Communicating cuneiform: The evolution of a multimedia cuneiform database
S.I.Woolley, T.R.Davis, N.J.Flowers, J.Pinilla-Dutoit, A.Livingstone, T.N.Arvanitis
The Cuneiform Digital Forensic Project (CDFP) at The University of Birmingham
Our paper presents the work of the Cuneiform Digital Forensic Project (CDFP), an interdisciplinary project at The University of
Birmingham, concerned with the development of a multimedia database to support scholarly research into cuneiform, wedge-shaped
writing imprinted onto clay tablets and indeed the earliest real form of writing. We describe the evolutionary design process and
dynamic research and developmental cycles associated with the database.

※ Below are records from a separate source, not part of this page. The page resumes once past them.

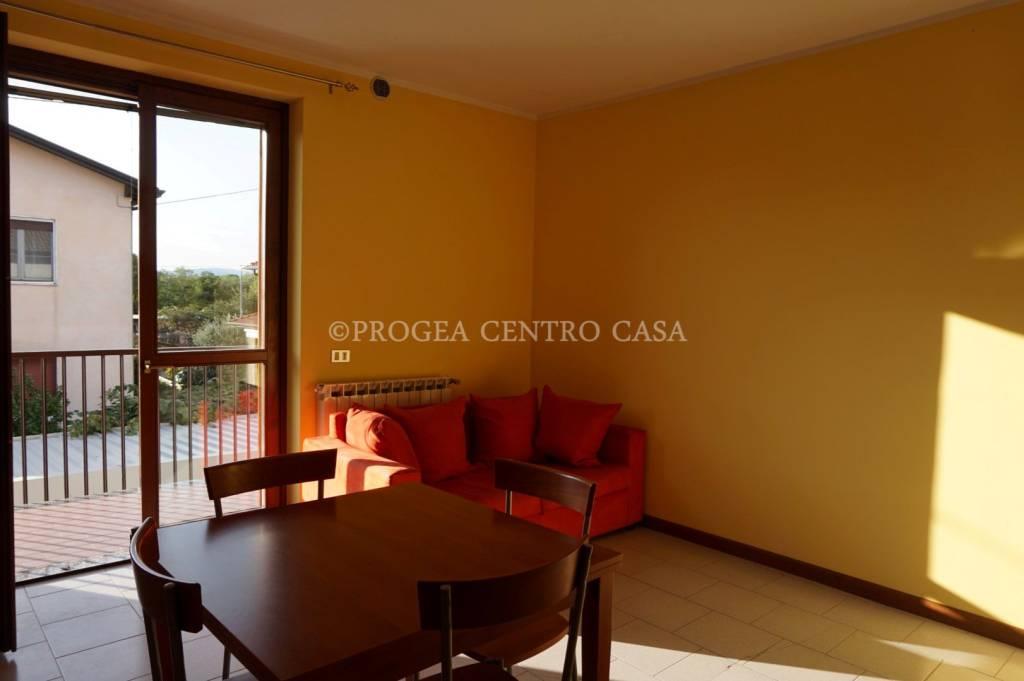 Appartamento in ottime condizioni arredato in affitto Rif. 9141796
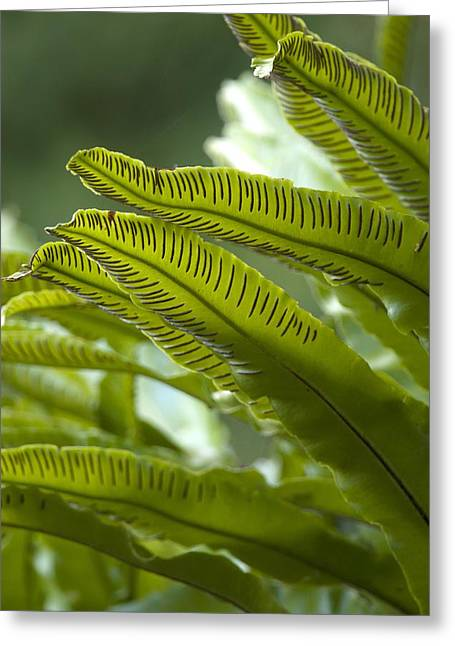 Harts Greeting Cards - Asplenium scolopendrium Greeting Card by Science Photo Library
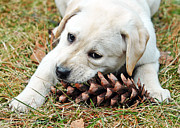 Cuddles Posters - Puppy with Pine Cone Poster by Lisa  Phillips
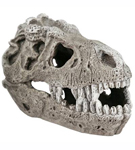 T-Rex Fossil Skull (small)<br><b>1/3 Off!</b>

Unlike traditional publications, the electronic publication of resources offers the possibility of almost continuous revisions with the
integration and support of new media and interfaces. However, if on-line resources are to win the favor and confidence of their
respective communitie s there must to be a clear distinction between published and maintainable resources, and, developmental
content. Published material should, ideally, be supported via standard web-browser interfaces with fully integrated tools so that users
receive a reliable, homogenous and intuitive flow of information and media relevant to their needs.
We discuss the inherent dynamics of the design and publication of our on-line resource, starting with the basic design and
maintenance aspects of the electronic database, which includes photographic instances of cuneiform signs, and show how the
continuous review process identifies areas for further research and development, for example, the “sign processor” graphical search
tool and three-dimensional content, the results of which then feedback into the maintained resource.
I - INTRODUCTION:
During the late fourth millennium BC there was a major technological breakthrough: cuneiform writing was invented. Previously,
writing on clay was primarily pictographic, probably done with a pointed implement that executed stylized drawings on the wet clay.

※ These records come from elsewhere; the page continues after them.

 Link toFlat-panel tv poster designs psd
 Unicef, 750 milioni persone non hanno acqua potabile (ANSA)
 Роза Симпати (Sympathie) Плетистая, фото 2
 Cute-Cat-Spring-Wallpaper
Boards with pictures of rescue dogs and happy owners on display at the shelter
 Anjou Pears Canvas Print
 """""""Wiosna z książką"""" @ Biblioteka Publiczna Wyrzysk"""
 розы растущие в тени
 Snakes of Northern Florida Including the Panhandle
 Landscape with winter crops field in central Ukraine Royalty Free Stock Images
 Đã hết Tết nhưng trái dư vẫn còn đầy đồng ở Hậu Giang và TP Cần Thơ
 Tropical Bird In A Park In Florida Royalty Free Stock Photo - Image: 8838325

Cuneiform writing is much more like letterpress printing: the sharp corner of a triangular-sectioned writing implement was pushed
into the clay to make a three-dimensional wedge shape. All of the characters are composed of combinations of these wedge shapes.

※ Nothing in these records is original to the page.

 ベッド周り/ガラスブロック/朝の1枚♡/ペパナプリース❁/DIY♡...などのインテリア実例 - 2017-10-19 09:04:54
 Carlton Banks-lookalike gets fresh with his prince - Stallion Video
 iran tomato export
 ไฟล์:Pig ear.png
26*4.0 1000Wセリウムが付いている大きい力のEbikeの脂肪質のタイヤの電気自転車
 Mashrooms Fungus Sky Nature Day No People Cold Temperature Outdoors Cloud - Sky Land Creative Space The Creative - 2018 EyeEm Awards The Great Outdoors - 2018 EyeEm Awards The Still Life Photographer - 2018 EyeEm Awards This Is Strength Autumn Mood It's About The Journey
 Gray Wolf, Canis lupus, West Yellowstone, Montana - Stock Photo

The power of cuneiform is in its restriction. The pointed end of a drawing stylus can be freely guided, so drawn pictograms will vary
considerably from writer to writer, whereas the triangular end of a cuneiform stylus can only produce wedges, and one wedge is much
like another. The power of a writing system is in its versatility, which depends on an agreed stylization, easy differentiation, flexibility
and simplicity of the component elements: cuneiform was a great leap forward.
The resulting medium was long-lived and widespread. Cuneiform was, at times, the medium of communication of the whole of the
ancient near east, from Egypt to Iran, and was used until the beginning of the Christian era. Great libraries were created, and, since
clay is much less fragile than papyrus, vellum, or paper, much of this priceless record is still extant. If you burn a cuneiform library
you help to preserve the content.
The first generation of cuneiform scholarship, which accomplished the extraordinary task of finding out how to read this record,
depended largely on hand copies of cuneiform tablets for their data: chemical photography is expensive, and publication of chemical
photographs mu ch more so. Digital photography, on the other hand, and web publication are virtually free, and this is providing new
opportunities as well as posing a new challenge to the present generation of cuneiformists. In order to take advantage of this new
technology, the Cuneiform Digital Forensic Project (CDFP) at The University of Birmingham has brought together a team of experts
from widely differing disciplines in order to answer questions about cuneiform that had previously been impossible to investigate.
II - EVOLUTIONARY DESIGN:
At its inception three years ago, a fundamental objective of the CDFP was the development of an electronic, on-line cuneiform
database for scholarly research. This database system is now fully functional and is accessible via the Internet. It currently contains a
sample set of signs which have been used to test and demonstrate the system. Extensive population of the database is envisaged over
the next several years.
The design specification of our database evolved during the first 18-24 months of the project as we, a very diverse research team,
developed an important common understanding of the basic system requirements. The merging of perspectives involved in this
process was essential to the establishment of a shared vocabulary and a fluid design concept. As shown in Figure 1, this resulted in
the development of i) a maintainable system, i.e., the working multimedia cuneiform sign database, ii) developmental projects and iii)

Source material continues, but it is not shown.